CAROL STALKER, CHERYL-ANNE CAIT, SUE HORTON, MANUEL RIEMER, AND JOCELYN BOOTON
Advancing the evidence for single-session walk-in counseling
Planned single session therapy (SST) has been defined as “any one-visit treatment that is intended to be potentially complete unto itself” (Hoyt, 1994, p. 141). It can be offered via a scheduled appointment or when clients are seen without an appointment on a walk-in basis. In the last decade, single session walk-in counseling (SSWIC) has been increasingly embraced by community-based mental health and family counseling agencies in Ontario. This presentation will describe the mixed methods sequential explanatory design employed to address the following research questions: Is the SSWIC model clinically effective in terms of reducing psychological distress and decreasing the use of other health and social services?

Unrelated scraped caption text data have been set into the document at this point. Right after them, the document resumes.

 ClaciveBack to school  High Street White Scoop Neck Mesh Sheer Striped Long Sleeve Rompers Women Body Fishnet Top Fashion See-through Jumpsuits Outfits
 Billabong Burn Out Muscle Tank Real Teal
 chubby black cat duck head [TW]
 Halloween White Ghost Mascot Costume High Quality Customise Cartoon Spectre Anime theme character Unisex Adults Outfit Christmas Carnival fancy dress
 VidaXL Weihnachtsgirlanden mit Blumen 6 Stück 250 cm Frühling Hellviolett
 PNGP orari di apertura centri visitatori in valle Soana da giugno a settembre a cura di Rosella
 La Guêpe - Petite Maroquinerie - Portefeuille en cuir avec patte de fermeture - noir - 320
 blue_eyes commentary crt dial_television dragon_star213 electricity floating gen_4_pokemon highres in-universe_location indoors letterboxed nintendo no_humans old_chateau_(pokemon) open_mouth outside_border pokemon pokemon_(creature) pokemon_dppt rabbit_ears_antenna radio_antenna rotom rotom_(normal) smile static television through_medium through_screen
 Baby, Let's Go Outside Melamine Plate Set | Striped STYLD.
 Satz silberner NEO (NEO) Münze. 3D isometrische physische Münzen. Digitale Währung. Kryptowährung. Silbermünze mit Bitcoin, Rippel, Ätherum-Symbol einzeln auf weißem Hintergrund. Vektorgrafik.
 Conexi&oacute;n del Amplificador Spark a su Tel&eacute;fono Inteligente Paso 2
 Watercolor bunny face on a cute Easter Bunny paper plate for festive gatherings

Can we predict who benefits most from this model of service delivery from socio-demographic data, nature of presenting problem, initial level of psychological distress, and “readiness for change”? How does the SSWIC model compare to the traditional approach in terms of cost-effectiveness? We will also describe procedures used to recruit an adequate sample size under challenging conditions. Clients requesting counseling in an agency where many are placed on a wait list served as the comparison group. Sample size for the pre-test was 525, 371 at first follow-up, and 371 at second follow-up. Fifty in-depth interviews were conducted.